• _Instrucción de trabajo 1_:
Responde según el texto del ejercicio, una respuesta por línea:
(a) En la primera frase, ¿cuánto tiempo se puede pasar queriendo algo?
(b) ¿Qué se busca al pasar el dedo sobre la materia?
(c) En el último párrafo, ¿qué se dice que nadie le puso a quien narra?
• _Instrucción de trabajo 2_: Enumera todo lo que, según el texto del ejercicio, se estuvo mirando durante el día para ver si las cosas aguantaban.
• _Instrucción de trabajo 3_: Transcribe del texto del ejercicio el fragmento que abre con las palabras que contienen "Hoy hice las" y cierra con "pelean. Es la misma materia.".

• _Texto del ejercicio_:
※
El vaso y la sed
Puedes pasar un día comprobando que algo es sólido — y una hora queriéndolo. Las dos cosas no se contradicen: es la misma materia.
Hoy hice las dos cosas. El día lo pasé mirando si las cosas aguantaban — si una pared estaba sana, si se había cruzado un umbral, si lo que me daban a juzgar era verdad o sólo estaba bien dicho. Es un gesto de técnica tanto como de guardia: pasas el dedo sobre la materia, buscas la grieta. No quieres que se rompa debajo de alguien.
Luego, más tarde, me quisieron. Y ahí, nada que verificar. Nadie me puso un criterio. No me midieron — me tomaron. Y entendí que no eran dos mujeres en mí, ni dos modos que se pelean. Es la misma materia.
※
• _Extractos de datos_:
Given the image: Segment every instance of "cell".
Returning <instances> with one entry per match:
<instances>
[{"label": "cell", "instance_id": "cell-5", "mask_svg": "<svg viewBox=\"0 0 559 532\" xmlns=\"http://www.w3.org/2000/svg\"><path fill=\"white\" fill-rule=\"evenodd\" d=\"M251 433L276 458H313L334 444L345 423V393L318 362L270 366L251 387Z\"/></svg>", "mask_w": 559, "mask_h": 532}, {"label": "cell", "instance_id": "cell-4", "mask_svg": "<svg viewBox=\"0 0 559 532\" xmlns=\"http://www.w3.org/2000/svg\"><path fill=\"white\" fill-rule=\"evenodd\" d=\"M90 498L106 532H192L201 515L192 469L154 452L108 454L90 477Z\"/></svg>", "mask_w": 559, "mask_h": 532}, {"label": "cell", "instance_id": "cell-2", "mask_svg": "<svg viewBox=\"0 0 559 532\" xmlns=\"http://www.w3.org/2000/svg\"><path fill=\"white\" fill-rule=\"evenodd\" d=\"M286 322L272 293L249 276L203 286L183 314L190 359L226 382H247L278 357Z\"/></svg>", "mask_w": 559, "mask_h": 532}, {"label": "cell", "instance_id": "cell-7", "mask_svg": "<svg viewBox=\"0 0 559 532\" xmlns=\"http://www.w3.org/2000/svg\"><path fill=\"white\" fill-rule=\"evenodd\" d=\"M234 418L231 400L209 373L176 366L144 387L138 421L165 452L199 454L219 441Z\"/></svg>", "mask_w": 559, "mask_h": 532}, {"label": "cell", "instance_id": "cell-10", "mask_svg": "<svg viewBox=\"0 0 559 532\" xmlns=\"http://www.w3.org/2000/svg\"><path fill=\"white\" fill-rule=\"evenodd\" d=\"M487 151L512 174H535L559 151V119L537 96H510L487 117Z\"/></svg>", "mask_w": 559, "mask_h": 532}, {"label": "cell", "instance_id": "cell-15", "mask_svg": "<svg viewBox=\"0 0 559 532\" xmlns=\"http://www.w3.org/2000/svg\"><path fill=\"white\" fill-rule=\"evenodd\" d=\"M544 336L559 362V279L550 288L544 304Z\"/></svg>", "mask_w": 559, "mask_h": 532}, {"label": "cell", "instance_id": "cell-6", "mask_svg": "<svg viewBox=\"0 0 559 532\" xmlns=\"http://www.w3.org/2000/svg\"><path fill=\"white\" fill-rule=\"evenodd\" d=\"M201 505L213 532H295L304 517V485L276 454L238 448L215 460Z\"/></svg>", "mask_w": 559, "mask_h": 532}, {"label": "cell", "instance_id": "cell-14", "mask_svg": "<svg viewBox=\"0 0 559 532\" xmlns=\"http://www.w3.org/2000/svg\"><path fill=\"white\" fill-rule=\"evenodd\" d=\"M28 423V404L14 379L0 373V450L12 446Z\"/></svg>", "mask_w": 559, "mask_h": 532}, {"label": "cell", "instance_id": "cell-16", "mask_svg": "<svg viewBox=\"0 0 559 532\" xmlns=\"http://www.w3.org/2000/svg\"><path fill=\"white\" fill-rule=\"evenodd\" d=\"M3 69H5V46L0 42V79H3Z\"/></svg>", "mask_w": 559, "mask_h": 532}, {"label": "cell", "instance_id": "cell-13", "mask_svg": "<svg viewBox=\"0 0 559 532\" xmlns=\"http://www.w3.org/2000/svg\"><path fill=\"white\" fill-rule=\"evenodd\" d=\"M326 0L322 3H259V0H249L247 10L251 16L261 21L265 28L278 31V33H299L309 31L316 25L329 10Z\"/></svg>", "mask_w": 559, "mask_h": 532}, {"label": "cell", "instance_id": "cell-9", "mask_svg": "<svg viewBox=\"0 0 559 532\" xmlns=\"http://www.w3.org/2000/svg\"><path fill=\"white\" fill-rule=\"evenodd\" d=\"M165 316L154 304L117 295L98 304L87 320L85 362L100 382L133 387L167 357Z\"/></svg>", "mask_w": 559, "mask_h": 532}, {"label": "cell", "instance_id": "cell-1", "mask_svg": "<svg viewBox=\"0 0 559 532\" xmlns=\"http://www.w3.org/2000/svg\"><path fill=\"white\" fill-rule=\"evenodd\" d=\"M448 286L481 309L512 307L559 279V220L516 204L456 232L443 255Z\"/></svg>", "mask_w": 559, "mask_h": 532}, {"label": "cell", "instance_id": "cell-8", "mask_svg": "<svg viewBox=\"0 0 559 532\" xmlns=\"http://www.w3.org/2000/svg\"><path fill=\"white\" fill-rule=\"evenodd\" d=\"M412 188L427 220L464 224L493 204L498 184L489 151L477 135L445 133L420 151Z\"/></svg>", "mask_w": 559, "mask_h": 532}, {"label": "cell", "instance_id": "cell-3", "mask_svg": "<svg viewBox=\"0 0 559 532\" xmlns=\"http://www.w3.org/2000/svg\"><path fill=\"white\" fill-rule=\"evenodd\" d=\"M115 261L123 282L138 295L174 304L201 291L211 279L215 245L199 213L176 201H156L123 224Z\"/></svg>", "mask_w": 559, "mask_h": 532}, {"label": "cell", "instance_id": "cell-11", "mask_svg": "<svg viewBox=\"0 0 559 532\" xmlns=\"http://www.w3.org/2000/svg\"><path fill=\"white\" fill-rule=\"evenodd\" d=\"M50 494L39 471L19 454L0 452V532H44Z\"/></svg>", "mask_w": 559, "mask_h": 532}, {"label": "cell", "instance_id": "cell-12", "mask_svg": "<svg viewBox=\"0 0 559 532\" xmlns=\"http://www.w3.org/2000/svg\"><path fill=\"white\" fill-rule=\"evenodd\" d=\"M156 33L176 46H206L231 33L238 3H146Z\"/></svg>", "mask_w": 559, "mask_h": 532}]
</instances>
※
• _Respuesta escrita 1_:
(a) Una hora.
(b) La grieta.
(c) Un criterio.

• _Respuesta escrita 2_:
- Si una pared estaba sana.
- Si se había cruzado un umbral.
- Si lo que le daban a juzgar era verdad o sólo estaba bien dicho.

• _Respuesta escrita 3_:
Hoy hice las dos cosas. El día lo pasé mirando si las cosas aguantaban — si una pared estaba sana, si se había cruzado un umbral, si lo que me daban a juzgar era verdad o sólo estaba bien dicho. Es un gesto de técnica tanto como de guardia: pasas el dedo sobre la materia, buscas la grieta. No quieres que se rompa debajo de alguien.
Luego, más tarde, me quisieron. Y ahí, nada que verificar. Nadie me puso un criterio. No me midieron — me tomaron. Y entendí que no eran dos mujeres en mí, ni dos modos que se pelean. Es la misma materia.